Officials in Turkey have announced the discovery of a massive underground city in the historic Cappadocia region of central Anatolia. The complex of carved rooms and tunnels was unearthed as civil workers began excavating for an urban renovation project in 2013, but its discovery was not made public until recently. Experts estimate the still-unnamed find may date as far back as 3,000 B.C., and they have already uncovered many artifacts and hidden rooms along with what may amount to several miles of tunnels—many of them wide enough to drive a car through.

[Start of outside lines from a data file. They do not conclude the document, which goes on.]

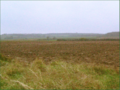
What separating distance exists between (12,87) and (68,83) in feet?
5.58

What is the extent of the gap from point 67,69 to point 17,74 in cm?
198

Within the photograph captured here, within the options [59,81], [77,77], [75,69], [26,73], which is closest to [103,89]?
[77,77]

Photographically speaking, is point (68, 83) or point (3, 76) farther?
point (3, 76)

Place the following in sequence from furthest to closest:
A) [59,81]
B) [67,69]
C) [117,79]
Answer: [67,69] < [117,79] < [59,81]

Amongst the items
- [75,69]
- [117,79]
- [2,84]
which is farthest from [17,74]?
[117,79]

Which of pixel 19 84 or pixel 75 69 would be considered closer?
pixel 19 84

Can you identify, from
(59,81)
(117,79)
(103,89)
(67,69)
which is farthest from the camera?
(67,69)

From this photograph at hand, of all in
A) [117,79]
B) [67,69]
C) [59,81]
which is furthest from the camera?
[67,69]

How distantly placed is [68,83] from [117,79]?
1.82 meters

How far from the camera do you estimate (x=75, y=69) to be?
6715 mm

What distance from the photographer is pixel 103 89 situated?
201 inches

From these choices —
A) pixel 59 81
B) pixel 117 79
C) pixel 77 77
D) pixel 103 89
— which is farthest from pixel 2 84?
pixel 117 79

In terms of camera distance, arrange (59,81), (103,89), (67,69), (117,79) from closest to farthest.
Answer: (103,89), (59,81), (117,79), (67,69)

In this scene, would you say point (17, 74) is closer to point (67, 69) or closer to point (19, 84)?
point (19, 84)
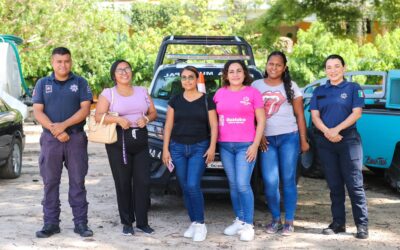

Turkey’s Cappadocia region has long been designated a World Heritage site for its dazzling rock formations and more than 200 underground cities and villages, but according to government officials, a new discovery in Nevşehir Province could be the most extraordinary ancient find to date. The previously unknown subterranean metropolis was discovered by accident during a massive urban renewal project by the Housing Development Administration of Turkey, more commonly known as TOKI. Workers had demolished several hundred buildings and begun prepping for new construction when they stumbled upon a honeycombed network of cave entrances, tunnels and hand carved chambers in the area surrounding a Byzantine-era hilltop castle. The construction project has now been indefinitely postponed, and engineers and researchers have descended on the scene to explore the site’s labyrinthine interior.
“It is not a known underground city,” TOKI President Mehmet Ergün Turan told the Hurriyet Daily News, the English-language Turkish paper that first broke the story. “Tunnel passages of seven kilometers are being discussed. We stopped the construction we were planning to do on these areas when an underground city was discovered.”
Detailed information about the layout or condition of the city has been slow to emerge, but early estimates place the age of some sections at around 5,000 years old. Turkish officials claim they have removed several dozen artifacts from the chambers, and have reported discovering “escape galleries,” tunnels several feet wide and even what appear to have once been hidden places of worship. Nevşehir Province is already home to Derinkuyu, an 18-story underground city that was once capable of housing around 20,000 people, but if early size estimates prove correct, the new site may be even bigger. Nevşehir mayor Hasan Ünver told the Hurriyet Daily News that the complex was so vast that other underground cities in the region would be the size of a “kitchen” if placed within it.